On Valentine’s Day, Meg gave her husband Peter his favorite candy, tickets to an upcoming hockey game, and, later at night, she wrapped herself in a special outfit
purchased for just that occasion.
Peter got her a card.
At the grocery store.
He didn’t add anything to it, either. He just signed it, “Peter.”
The next day, Meg told Peter that she felt a little taken for granted. Apparently, Peter had misunderstood her intent, because when they celebrated their anniversary two months later, Peter didn’t get Meg anything.
Meg kept waiting throughout the day, wondering when Peter would bring out the present—but the present never came. Since she had given Peter her present—some expensive fishing lures—she knew Peter remembered the anniversary. So as they got ready for bed, Meg waited in anticipation, but Peter slipped in beside her and promptly went to sleep.
Meg fretted all the next day until Peter came home from work. “How could you not get me anything for our anniversary,” she asked, “especially after our conversation about Valentine’s Day?”

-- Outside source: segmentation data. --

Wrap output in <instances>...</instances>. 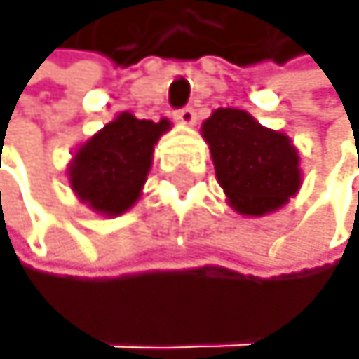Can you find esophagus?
Segmentation results:
<instances>
[{
  "label": "esophagus",
  "mask_w": 359,
  "mask_h": 359,
  "mask_svg": "<svg viewBox=\"0 0 359 359\" xmlns=\"http://www.w3.org/2000/svg\"><path fill=\"white\" fill-rule=\"evenodd\" d=\"M178 122L185 124V126H190V124H195V119H197V112H195V107H181V110H176V115H174Z\"/></svg>",
  "instance_id": "esophagus-1"
}]
</instances>
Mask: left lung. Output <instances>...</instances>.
Returning a JSON list of instances; mask_svg holds the SVG:
<instances>
[{"instance_id":"1","label":"left lung","mask_w":359,"mask_h":359,"mask_svg":"<svg viewBox=\"0 0 359 359\" xmlns=\"http://www.w3.org/2000/svg\"><path fill=\"white\" fill-rule=\"evenodd\" d=\"M202 136L218 183L240 214L263 216L299 190V155L292 141L261 126L249 112L218 107L202 124Z\"/></svg>"}]
</instances>
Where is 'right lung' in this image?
Masks as SVG:
<instances>
[{"label":"right lung","instance_id":"obj_1","mask_svg":"<svg viewBox=\"0 0 359 359\" xmlns=\"http://www.w3.org/2000/svg\"><path fill=\"white\" fill-rule=\"evenodd\" d=\"M167 129V119L150 122L122 112L77 150L70 167L72 190L100 214H122L141 195L152 148Z\"/></svg>","mask_w":359,"mask_h":359}]
</instances>
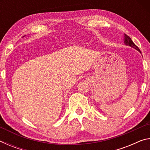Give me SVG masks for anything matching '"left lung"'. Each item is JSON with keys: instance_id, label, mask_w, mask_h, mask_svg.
Here are the masks:
<instances>
[{"instance_id": "left-lung-1", "label": "left lung", "mask_w": 150, "mask_h": 150, "mask_svg": "<svg viewBox=\"0 0 150 150\" xmlns=\"http://www.w3.org/2000/svg\"><path fill=\"white\" fill-rule=\"evenodd\" d=\"M124 44H125L126 45H129V46H130V47H132L134 48V49H136V50H138V52H139L141 53L140 50H139L138 47L137 46V45L132 42V40H131L130 38L129 37L128 35H126V34H124Z\"/></svg>"}]
</instances>
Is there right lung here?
<instances>
[{
	"mask_svg": "<svg viewBox=\"0 0 150 150\" xmlns=\"http://www.w3.org/2000/svg\"><path fill=\"white\" fill-rule=\"evenodd\" d=\"M24 36H25V35H24Z\"/></svg>",
	"mask_w": 150,
	"mask_h": 150,
	"instance_id": "obj_1",
	"label": "right lung"
}]
</instances>
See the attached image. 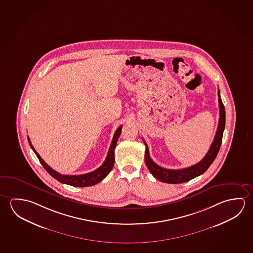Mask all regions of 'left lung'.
<instances>
[{
	"label": "left lung",
	"mask_w": 253,
	"mask_h": 253,
	"mask_svg": "<svg viewBox=\"0 0 253 253\" xmlns=\"http://www.w3.org/2000/svg\"><path fill=\"white\" fill-rule=\"evenodd\" d=\"M218 97H219V119L218 128L216 131L215 137L211 143L210 149L207 152L206 156L197 164L193 166L189 167L182 169H168L159 166L156 163L153 162V160L150 158L149 149L148 146L145 145V161L147 169H149L150 173L153 174L155 178L160 180L161 182L166 183H182V182H188L191 179L199 176L207 171V169L210 167L211 163L215 160L217 154L219 153V147L221 145L222 136H223L224 128H225V119H226V113L224 108L222 100L220 99L219 91H218Z\"/></svg>",
	"instance_id": "8db88e82"
}]
</instances>
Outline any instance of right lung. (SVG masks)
<instances>
[{"label":"right lung","mask_w":253,"mask_h":253,"mask_svg":"<svg viewBox=\"0 0 253 253\" xmlns=\"http://www.w3.org/2000/svg\"><path fill=\"white\" fill-rule=\"evenodd\" d=\"M122 127L123 125H121L119 128L116 129V133L113 137L112 143L110 145L109 150H108V155L103 162V164L97 169L87 173V174H79V175H68V174H61L58 172H56L55 170L52 169L46 162L42 160V157L39 155V153L35 151L34 146L32 145L29 137L30 146L31 148L34 150V153L37 155L38 159L40 162L42 163V166L44 167V169L48 172V174L53 176L54 179H56L58 182L65 184H69L71 186L74 187H88L95 185L98 182H101L112 169L114 163H115V148H116V143L118 138L120 137L121 131H122Z\"/></svg>","instance_id":"add662e5"}]
</instances>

“Well, I thought about getting you something, but it didn’t work out,” he replied. “And then I knew not to get you a card because you said you didn’t like that last time.”

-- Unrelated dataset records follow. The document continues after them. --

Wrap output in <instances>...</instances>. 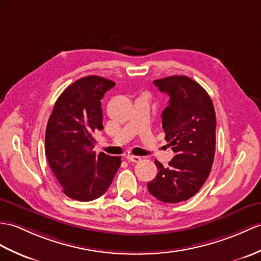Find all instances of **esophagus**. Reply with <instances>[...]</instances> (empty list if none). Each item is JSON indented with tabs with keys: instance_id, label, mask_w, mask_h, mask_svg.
Here are the masks:
<instances>
[{
	"instance_id": "esophagus-1",
	"label": "esophagus",
	"mask_w": 261,
	"mask_h": 261,
	"mask_svg": "<svg viewBox=\"0 0 261 261\" xmlns=\"http://www.w3.org/2000/svg\"><path fill=\"white\" fill-rule=\"evenodd\" d=\"M126 160H128L129 162L138 163V162L141 161V158H140V156H137V155H128V156H126Z\"/></svg>"
}]
</instances>
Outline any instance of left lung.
<instances>
[{
	"label": "left lung",
	"instance_id": "8db88e82",
	"mask_svg": "<svg viewBox=\"0 0 261 261\" xmlns=\"http://www.w3.org/2000/svg\"><path fill=\"white\" fill-rule=\"evenodd\" d=\"M153 83L170 96L161 117L174 156L168 168L154 161L159 171L147 186L160 201L177 203L195 196L209 177L216 151L215 108L207 91L190 77L172 75Z\"/></svg>",
	"mask_w": 261,
	"mask_h": 261
}]
</instances>
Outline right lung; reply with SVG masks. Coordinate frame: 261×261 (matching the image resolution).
<instances>
[{
  "mask_svg": "<svg viewBox=\"0 0 261 261\" xmlns=\"http://www.w3.org/2000/svg\"><path fill=\"white\" fill-rule=\"evenodd\" d=\"M116 83L106 77L79 79L59 96L45 130V156L65 196L79 201L101 197L110 187L121 156L93 151L103 129L101 100Z\"/></svg>",
  "mask_w": 261,
  "mask_h": 261,
  "instance_id": "add662e5",
  "label": "right lung"
}]
</instances>
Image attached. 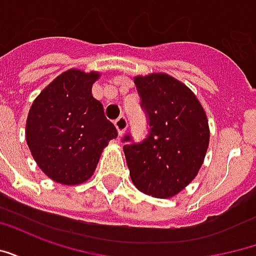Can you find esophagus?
I'll return each instance as SVG.
<instances>
[{"label": "esophagus", "mask_w": 256, "mask_h": 256, "mask_svg": "<svg viewBox=\"0 0 256 256\" xmlns=\"http://www.w3.org/2000/svg\"><path fill=\"white\" fill-rule=\"evenodd\" d=\"M114 124H115V128H116L118 133L122 136V134L124 133L126 128H128V119L124 118V115H120V116L114 122Z\"/></svg>", "instance_id": "34e87169"}]
</instances>
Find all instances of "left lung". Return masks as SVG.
Instances as JSON below:
<instances>
[{"mask_svg":"<svg viewBox=\"0 0 256 256\" xmlns=\"http://www.w3.org/2000/svg\"><path fill=\"white\" fill-rule=\"evenodd\" d=\"M148 120L144 140L123 136V150L132 181L141 192L172 198L182 190L202 167L210 130L203 106L192 92L166 74L134 79Z\"/></svg>","mask_w":256,"mask_h":256,"instance_id":"1","label":"left lung"}]
</instances>
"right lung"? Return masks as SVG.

“It’s not that I didn’t like the card. It’s that the card alone seemed a little sparse. But even that is better than nothing…”

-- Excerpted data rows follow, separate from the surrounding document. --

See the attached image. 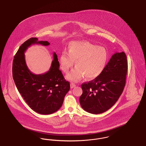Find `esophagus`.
<instances>
[{
    "label": "esophagus",
    "instance_id": "obj_1",
    "mask_svg": "<svg viewBox=\"0 0 146 146\" xmlns=\"http://www.w3.org/2000/svg\"><path fill=\"white\" fill-rule=\"evenodd\" d=\"M76 85L75 84H70V88H71V89H73V88H74V87H76Z\"/></svg>",
    "mask_w": 146,
    "mask_h": 146
}]
</instances>
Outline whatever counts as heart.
Masks as SVG:
<instances>
[{
  "instance_id": "heart-1",
  "label": "heart",
  "mask_w": 146,
  "mask_h": 146,
  "mask_svg": "<svg viewBox=\"0 0 146 146\" xmlns=\"http://www.w3.org/2000/svg\"><path fill=\"white\" fill-rule=\"evenodd\" d=\"M108 52L104 47L97 46L90 42H71L68 52L63 51L59 58L61 69L67 72L75 62L76 67L67 74V78L76 82L85 76L92 79L104 70L108 60Z\"/></svg>"
}]
</instances>
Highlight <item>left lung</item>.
Masks as SVG:
<instances>
[{"mask_svg": "<svg viewBox=\"0 0 146 146\" xmlns=\"http://www.w3.org/2000/svg\"><path fill=\"white\" fill-rule=\"evenodd\" d=\"M127 70L125 52H115L98 76L82 84L79 102L84 110L97 114L111 108L123 91Z\"/></svg>", "mask_w": 146, "mask_h": 146, "instance_id": "obj_1", "label": "left lung"}]
</instances>
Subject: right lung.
I'll use <instances>...</instances> for the list:
<instances>
[{
  "instance_id": "add662e5",
  "label": "right lung",
  "mask_w": 146,
  "mask_h": 146,
  "mask_svg": "<svg viewBox=\"0 0 146 146\" xmlns=\"http://www.w3.org/2000/svg\"><path fill=\"white\" fill-rule=\"evenodd\" d=\"M35 44L44 46L50 44L48 41H38L37 38H31L24 42L14 56L13 77L17 90L32 110L41 114H50L62 106L64 98L70 90V83L65 80L59 70L55 52L53 54L54 60L48 72L35 74L29 70L25 52Z\"/></svg>"
}]
</instances>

Several months later, Meg had a birthday. This time, Peter got her a present—a kitchen tool set. Several weeks before, Meg had asked to borrow Peter’s tape measure
and screwdriver. Peter figured that Meg should have her own small set of “kitchen tools” so that she didn’t have to borrow his.
Meg recounted all this, then explained how she'd tried to get her husband to read several “how-to” books on loving your spouse, but he’d read the first few pages, lose interest,
and never pick up the book again.
“I’ve realized, this is never going to change,” she confessed. “But I love him anyway.”
Meg's last statement, “But I love him anyway,” is one of the most profound theological statements on marriage I’ve ever heard. Most of us base love on “because,” not on
“anyway.” I love you because you’re good to me. I’ll love you because you’re kind, because you’re considerate, because you keep the romance alive.
But in Luke 6:32-36 (NIV), Jesus says we shouldn’t love because, but anyway.
If you love those who love you, what credit is that to you? Even sinners love those who love them. And if you do good to those who are good to you, what credit is that to you? Even sinners do that. And if you lend to those from whom you expect repayment, what credit is that to you? Even sinners lend to sinners, expecting to be repaid in full. But love your enemies, do good to them, and lend to them without expecting to get anything back. Then your reward will be great, and you will be sons of the Most High, because he is kind to the ungrateful and wicked. Be merciful, just as your Father is merciful.
If we love someone because they give back to us or are kind to us, we’re acting no better than anyone else would. In essence, Jesus is saying, “You don’t need the Holy Spirit to love a man who remembers every anniversary—not just the anniversary of your marriage, but the anniversary of your first date and your first kiss. Any woman could love a man like that. And if you love a husband who is kind and good to you—who lavishes you with gifts, who goes out of his way to get you time off, and who is physically affectionate even when he doesn’t want sex in return—well, you’re doing what any woman would do. There’s no special credit in that!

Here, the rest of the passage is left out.